GIVEN REQUEST 1
Present the listing as a numbered list, omitting blank lines: begin at the line that contains "What distance from" and stop after the final line of the listing.

~/articles/design-notification-system

◆◆Intermediateasked at Metaasked at Googleasked at Amazonasked at Slack

Design a Notification System (Push, Email, SMS)

A reliable multi-channel notification platform — fanout, templates, dedup, rate limiting, and the realities of APNS/FCM.

14 min read2026-02-15Ironclad Academy

#interview #notifications #messaging #asynchronous #kafka #rate-limiting

// DEPTH

the full breakdown — requirements, capacity, evolution, trade-offs

The problem

Slack sends you a push when a thread you're in goes active at 2 AM. Amazon fires an email the moment your package is out for delivery. WhatsApp pings your phone, your laptop, and your watch simultaneously. These look like trivial "call APNS and move on" operations — until you're responsible for one. At 1 billion notifications a day across push, email, and SMS, the surface area for failure is enormous.

The core of this system is a multi-channel fan-out: a single upstream event (order shipped, payment received, new follower) must be routed to the right channels, for the right user, through the right external provider, with the right rendered copy in the right language. That routing pipeline has to respect opt-outs, honor quiet hours, and survive flaky provider APIs — all without ever double-sending the same message.

Two engineering tensions dominate the design. First, at-least-once delivery vs. exactly-once user experience: Kafka and retry logic guarantee you'll attempt every notification, but that means duplicates are a constant threat. Every piece of the pipeline needs idempotency, or users start filing bugs like "I got the same confirmation email six times." Second, fan-out amplification: a single celebrity-account event on a social platform can fan out to millions of followers instantly. The queueing and routing layer has to absorb that burst without the pipeline backing up or the providers rate-limiting you into a blacklist.

Functional requirements

Send notifications via push (mobile), email, SMS, in-app.
Support templates with variables (Hi {name}, your order #{id} shipped).

DATA FOR THIS TASK

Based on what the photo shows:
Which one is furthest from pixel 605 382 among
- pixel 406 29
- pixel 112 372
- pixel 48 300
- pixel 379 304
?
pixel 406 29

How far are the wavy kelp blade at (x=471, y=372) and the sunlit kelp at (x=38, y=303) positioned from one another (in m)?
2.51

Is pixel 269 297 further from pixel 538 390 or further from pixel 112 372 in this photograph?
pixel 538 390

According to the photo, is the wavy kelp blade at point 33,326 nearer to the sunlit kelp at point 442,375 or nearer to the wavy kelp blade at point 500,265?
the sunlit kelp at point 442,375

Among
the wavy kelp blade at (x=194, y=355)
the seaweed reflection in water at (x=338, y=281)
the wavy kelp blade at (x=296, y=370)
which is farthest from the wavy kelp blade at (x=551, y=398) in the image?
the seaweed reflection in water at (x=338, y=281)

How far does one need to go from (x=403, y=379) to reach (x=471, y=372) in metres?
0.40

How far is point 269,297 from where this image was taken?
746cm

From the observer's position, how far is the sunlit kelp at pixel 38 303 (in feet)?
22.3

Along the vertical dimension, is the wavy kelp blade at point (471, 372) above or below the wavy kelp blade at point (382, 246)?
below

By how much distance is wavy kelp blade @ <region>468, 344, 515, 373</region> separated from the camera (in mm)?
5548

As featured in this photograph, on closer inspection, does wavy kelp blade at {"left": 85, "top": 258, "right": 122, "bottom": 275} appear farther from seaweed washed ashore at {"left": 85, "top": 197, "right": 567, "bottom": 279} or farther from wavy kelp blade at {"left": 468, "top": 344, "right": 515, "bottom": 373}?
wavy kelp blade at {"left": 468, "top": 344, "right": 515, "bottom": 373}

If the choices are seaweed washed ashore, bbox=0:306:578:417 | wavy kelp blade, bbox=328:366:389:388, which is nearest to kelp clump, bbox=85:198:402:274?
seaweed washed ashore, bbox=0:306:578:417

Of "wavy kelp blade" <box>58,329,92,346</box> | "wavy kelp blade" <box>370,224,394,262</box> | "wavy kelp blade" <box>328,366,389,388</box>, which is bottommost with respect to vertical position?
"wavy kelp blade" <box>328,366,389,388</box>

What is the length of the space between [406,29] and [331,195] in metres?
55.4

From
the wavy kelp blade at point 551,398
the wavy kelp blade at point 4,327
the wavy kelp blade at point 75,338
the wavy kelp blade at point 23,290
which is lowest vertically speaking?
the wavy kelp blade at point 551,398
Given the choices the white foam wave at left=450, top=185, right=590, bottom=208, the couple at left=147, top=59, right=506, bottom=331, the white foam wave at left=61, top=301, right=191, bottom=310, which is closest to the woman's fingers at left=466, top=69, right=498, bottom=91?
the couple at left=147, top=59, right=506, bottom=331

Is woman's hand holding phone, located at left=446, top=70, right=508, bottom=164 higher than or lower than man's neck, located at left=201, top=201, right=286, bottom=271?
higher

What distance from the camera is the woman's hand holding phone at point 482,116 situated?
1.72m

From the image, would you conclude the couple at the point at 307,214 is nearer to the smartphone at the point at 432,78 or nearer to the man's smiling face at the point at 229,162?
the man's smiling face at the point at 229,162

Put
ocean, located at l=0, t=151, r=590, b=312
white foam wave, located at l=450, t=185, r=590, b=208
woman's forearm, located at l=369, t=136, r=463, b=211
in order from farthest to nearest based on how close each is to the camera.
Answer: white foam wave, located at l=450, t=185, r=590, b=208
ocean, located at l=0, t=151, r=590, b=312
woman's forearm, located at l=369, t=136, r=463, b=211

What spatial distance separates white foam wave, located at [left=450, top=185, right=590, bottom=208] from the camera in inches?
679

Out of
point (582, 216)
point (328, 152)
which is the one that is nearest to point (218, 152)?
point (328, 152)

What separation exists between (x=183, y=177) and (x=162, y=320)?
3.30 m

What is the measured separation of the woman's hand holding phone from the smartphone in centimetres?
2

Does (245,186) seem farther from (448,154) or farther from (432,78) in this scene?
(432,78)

GIVEN REQUEST 2
Translate into Spanish the following sentence from the notification-system article: "Amazon fires an email the moment your package is out for delivery."

CORRECT OUTPUT 1
1. What distance from the camera is the woman's hand holding phone at point 482,116 situated?
2. 1.72m
3. From the image, would you conclude the couple at the point at 307,214 is nearer to the smartphone at the point at 432,78 or nearer to the man's smiling face at the point at 229,162?
4. the man's smiling face at the point at 229,162
5. Put
6. ocean, located at l=0, t=151, r=590, b=312
7. white foam wave, located at l=450, t=185, r=590, b=208
8. woman's forearm, located at l=369, t=136, r=463, b=211
9. in order from farthest to nearest based on how close each is to the camera.
10. Answer: white foam wave, located at l=450, t=185, r=590, b=208
11. ocean, located at l=0, t=151, r=590, b=312
12. woman's forearm, located at l=369, t=136, r=463, b=211
13. What spatial distance separates white foam wave, located at [left=450, top=185, right=590, bottom=208] from the camera in inches?
14. 679
15. Out of
16. point (582, 216)
17. point (328, 152)
18. which is the one that is nearest to point (218, 152)?
19. point (328, 152)
20. What separation exists between (x=183, y=177) and (x=162, y=320)?
21. 3.30 m
22. What is the measured separation of the woman's hand holding phone from the smartphone in centimetres?
23. 2
24. Does (245,186) seem farther from (448,154) or farther from (432,78) in this scene?
25. (432,78)

CORRECT OUTPUT 2
Amazon envía un correo electrónico en el momento en que tu paquete sale para su entrega.